Source:
=-=-=-=-=

For a little while now we have been working to migrate our cloud from Amazon Web Services (AWS) to Google Cloud Platform (GCP). We’ll be providing more details of the move, our learnings and other interesting tidbits of our journey in a future post, but for now let’s talk about the Google Next conference.

But first, look... I met my IT hero! Thanks for being so generous with your time, Kelsey ?

TIL: Google Next is a *big* conference.

This was my first major cloud provider conference. I’ve been to some of the smaller regional AWS events but nothing of this scale before. There were 35,000 attendees this year at Google Next. This compares to the previous Google Next conferences that had 10,000 two years ago and 25,000 less than a year ago. The event was held at the massive San Francisco’s Moscone center, both North and South sides as well as various other venues around the local area such as the Palace Hotel, Metreon and Intercontinental Hotel.

=-=-=-=-=

Material supplied:
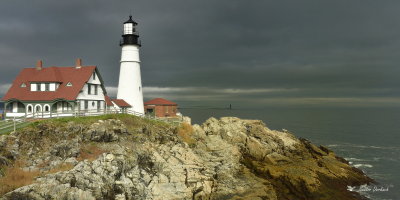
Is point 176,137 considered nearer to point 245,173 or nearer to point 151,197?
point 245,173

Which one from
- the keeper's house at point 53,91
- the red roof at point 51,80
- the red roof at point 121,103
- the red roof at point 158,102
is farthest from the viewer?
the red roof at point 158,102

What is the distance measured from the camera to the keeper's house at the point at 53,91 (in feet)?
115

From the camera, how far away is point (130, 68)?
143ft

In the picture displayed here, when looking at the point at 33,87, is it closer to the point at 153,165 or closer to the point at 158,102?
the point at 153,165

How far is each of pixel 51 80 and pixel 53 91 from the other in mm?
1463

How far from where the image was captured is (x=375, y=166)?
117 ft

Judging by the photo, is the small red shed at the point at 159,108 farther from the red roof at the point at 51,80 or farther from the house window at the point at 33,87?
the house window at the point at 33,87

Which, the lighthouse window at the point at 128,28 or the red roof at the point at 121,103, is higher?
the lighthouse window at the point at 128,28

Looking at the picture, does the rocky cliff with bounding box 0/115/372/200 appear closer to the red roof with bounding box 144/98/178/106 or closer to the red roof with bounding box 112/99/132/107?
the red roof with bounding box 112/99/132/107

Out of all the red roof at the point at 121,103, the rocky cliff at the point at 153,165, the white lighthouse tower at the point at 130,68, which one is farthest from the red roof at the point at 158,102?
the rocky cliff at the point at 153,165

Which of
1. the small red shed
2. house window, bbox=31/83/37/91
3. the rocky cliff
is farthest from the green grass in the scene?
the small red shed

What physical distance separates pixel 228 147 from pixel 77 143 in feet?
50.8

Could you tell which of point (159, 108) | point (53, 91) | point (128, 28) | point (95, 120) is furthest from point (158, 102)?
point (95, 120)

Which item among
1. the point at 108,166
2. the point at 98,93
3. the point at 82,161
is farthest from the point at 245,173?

=-=-=-=-=

Exercise description: Continue the Google Next conference post, starting right after its last sentence.

Written reply:
Every session I attended was packed and had a line of attendees waiting standby to get in. If you’re planning on attending next year, make sure to use the online schedule builder and register for all the sessions you want to go to before arriving. Thankfully, because I had registered, I was always able to skip all the lines and get a great seat, VIP style.

In addition to the technical sessions, there were centers to experiment and play with various Google technologies as well as a vendor expo hall. The expo hall had hundreds of vendors ranging from Accenture to Zoom. The sheer number of people made it a little difficult at times to get around the hall, but I was still able to meet with a handful of vendors and of course get some cool swag. Finally, Google held a kick ass concert for attendees featuring DJ Marc Ronson of Uptown Funk fame, and Gwen Stefani.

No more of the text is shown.